— PROVIDED PASSAGE —
▬▬▬

Thanks for reading and thanks for all your kind remarks and comments via the thread, private messages and emails. It was a pleasure sharing the experience with you all!
One last thing..........
Safe riding partners ,
Mega post Pyndon, you deserve to enjoy your bike, it's an absolute credit to you.
Thanks for taking the time and trouble to share it with us.
What a fantastic post
time to enjoy my friend
Thank you for spending so much time on your excellent report! As I said earlier, I will use it for reference in the future. Hey, are you going to the KTM Buckaroo rally in Elko NV? Its August 4th through the 6th. That would be the perfect test for your ride , I'm all signed up and counting the days!
just a quick queston please, were did you go to get your tech balletins on your 950?
Man that was sweet!
this professionalism is awesome, even in your leisure time...
Well, you have convinced anyone of us that you're never better served than by yourself.
I am patiently constituting my tool box starting with two Torque wrenches.
Thank you for sharing that deep knowledge and knowhow.
i know what that spring is
its the piston return spring
I thought it was the mufler bearing spring
no mate .... i just had a look at the KTM manual ... its the return spring for sure
Return spring for what piston? It's not the clutch one, what else can it be??

▬▬▬

— GIVEN INFORMATION —
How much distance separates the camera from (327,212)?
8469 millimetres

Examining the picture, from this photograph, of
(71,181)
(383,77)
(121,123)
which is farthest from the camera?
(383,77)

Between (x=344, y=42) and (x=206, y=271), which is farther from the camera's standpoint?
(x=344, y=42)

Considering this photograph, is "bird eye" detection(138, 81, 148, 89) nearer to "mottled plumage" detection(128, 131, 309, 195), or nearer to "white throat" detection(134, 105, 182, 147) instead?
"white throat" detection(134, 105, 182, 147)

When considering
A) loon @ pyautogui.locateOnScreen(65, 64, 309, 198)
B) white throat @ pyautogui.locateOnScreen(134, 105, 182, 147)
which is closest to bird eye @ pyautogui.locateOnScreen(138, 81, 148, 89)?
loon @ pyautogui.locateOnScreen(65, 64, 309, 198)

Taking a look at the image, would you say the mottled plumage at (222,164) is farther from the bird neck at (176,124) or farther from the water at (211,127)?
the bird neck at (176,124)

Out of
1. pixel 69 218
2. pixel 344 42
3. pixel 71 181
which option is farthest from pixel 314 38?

▬▬▬

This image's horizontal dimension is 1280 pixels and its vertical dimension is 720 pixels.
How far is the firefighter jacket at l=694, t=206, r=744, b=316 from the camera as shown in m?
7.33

▬▬▬

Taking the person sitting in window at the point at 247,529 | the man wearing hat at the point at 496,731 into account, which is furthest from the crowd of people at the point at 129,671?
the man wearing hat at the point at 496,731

▬▬▬

— WORK TO COMPLETE —
In the forum thread, take everything from "Safe riding partners" down to "counting the days!" and change "post" to "write-up" wherever it occurs.

— SOLUTION FOR THIS PROBLEM —
Safe riding partners ,
Mega write-up Pyndon, you deserve to enjoy your bike, it's an absolute credit to you.
Thanks for taking the time and trouble to share it with us.
What a fantastic write-up
time to enjoy my friend
Thank you for spending so much time on your excellent report! As I said earlier, I will use it for reference in the future. Hey, are you going to the KTM Buckaroo rally in Elko NV? Its August 4th through the 6th. That would be the perfect test for your ride , I'm all signed up and counting the days!